Spending on K-12 schools in Wisconsin accounted for 4.1% of personal income in 2017, which ranked 24th highest and equaled the national average. That was significantly less than the 5.3% of income spent on K-12 education in 1997, which ranked sixth. Complicating comparisons, however, is the fact that 2011 Act 10 ended most collective bargaining for teachers and most other public employees and lowered school and local government spending on workers’ benefits. In 2017, higher education spending on universities, colleges, and technical colleges ranked 19th highest at 2.3% of income, which was above average among states.
Spending on Medicaid and other public assistance programs in the state took up 4.6% of income, ranking 22nd highest. Corrections spending ranked 15th highest in the nation while police spending was 21st highest and fire spending 33rd.
Spending on highways and streets represented 2% of income in 2017, or sixth highest among states. That was a large increase from the 1.3% of income spent in 2016, which ranked 20th.
Balancing the Revenue Mix?
As laid out above, Wisconsin relies heavily on income and property taxes and much less so on sales taxes, fees, and federal aid. Taken as a whole, revenues in this state remain less evenly balanced than those of the average state.
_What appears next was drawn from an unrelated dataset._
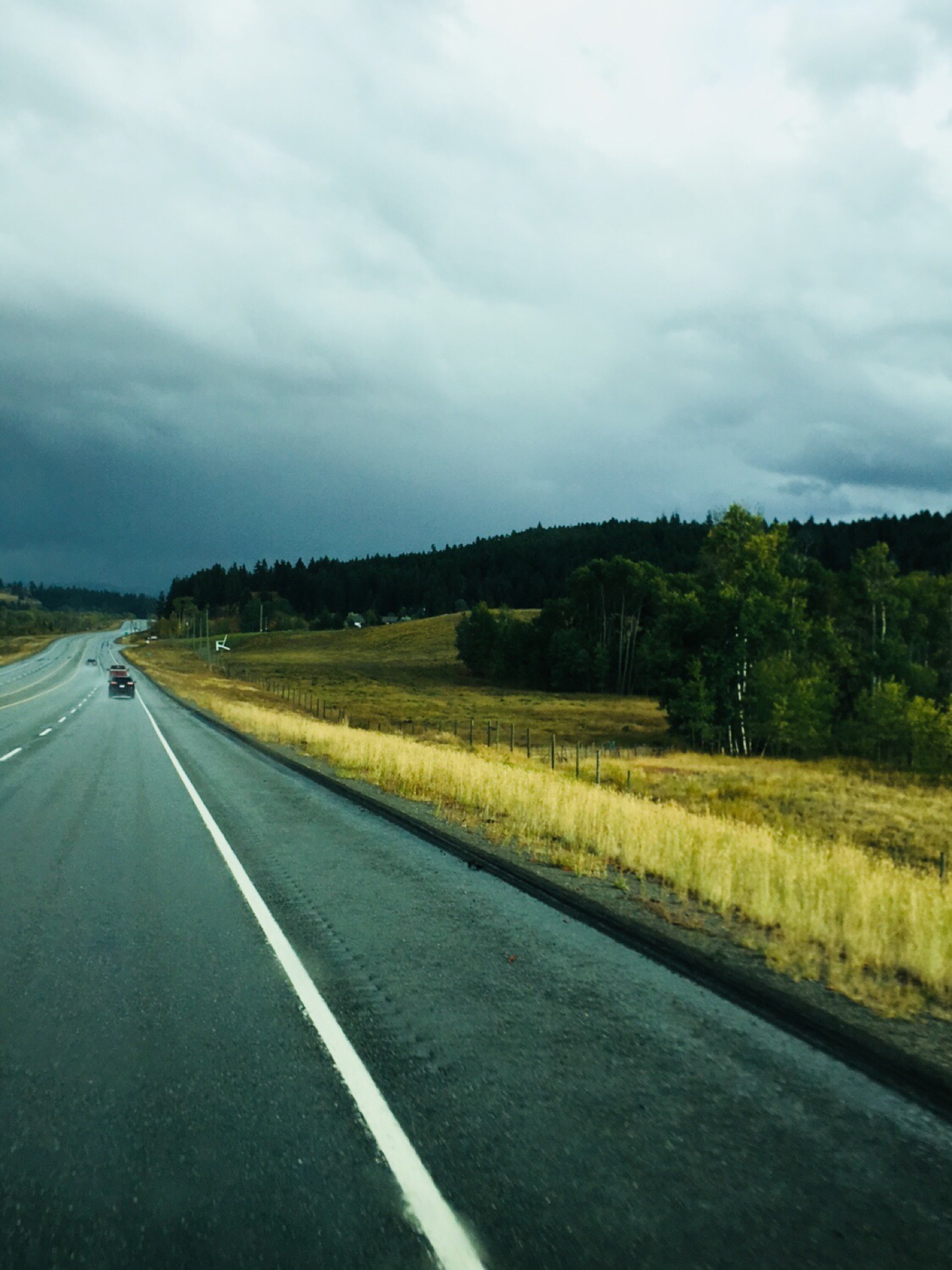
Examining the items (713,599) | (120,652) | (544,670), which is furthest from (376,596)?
(713,599)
Some actions by state officials in recent years have served to nudge the state toward a more balanced set of revenues. Those policies include state limits on property tax levies by municipalities, counties, and technical colleges; state revenue limits that effectively restrict school property taxes; and a series of income tax cuts that include those recently approved by lawmakers and Gov. Tony Evers as well as former Gov. Scott Walker.
Other state policies could be seen as having the opposite effect. For example, the state’s freeze on in-state tuition for University of Wisconsin schools effectively limits state revenue from fees and may be putting more pressure on lawmakers to provide income and sales tax dollars to UW.
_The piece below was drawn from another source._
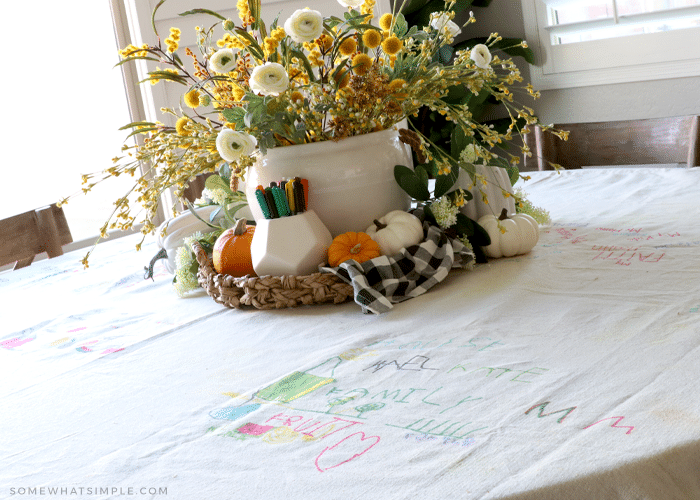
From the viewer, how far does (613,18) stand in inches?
103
In addition, the state receives less in federal funds for its Medicaid program because lawmakers have so far opted not to expand coverage as allowed under the federal Affordable Care Act. This factor is notable because it is within the state’s control. But it is not the only contributor to the low ranking for federal aid in Wisconsin, which has long trailed other states in this regard.
Each of these policies bring both advantages and disadvantages. For example, receiving fewer federal dollars means the state is less dependent on the future actions of Congress but more reliant on state and local taxpayers in the present. Ultimately, elected officials and the voters themselves must choose the mix of taxes and other revenues, determine the state’s spending priorities, and then accept the inevitable tradeoffs that come with them.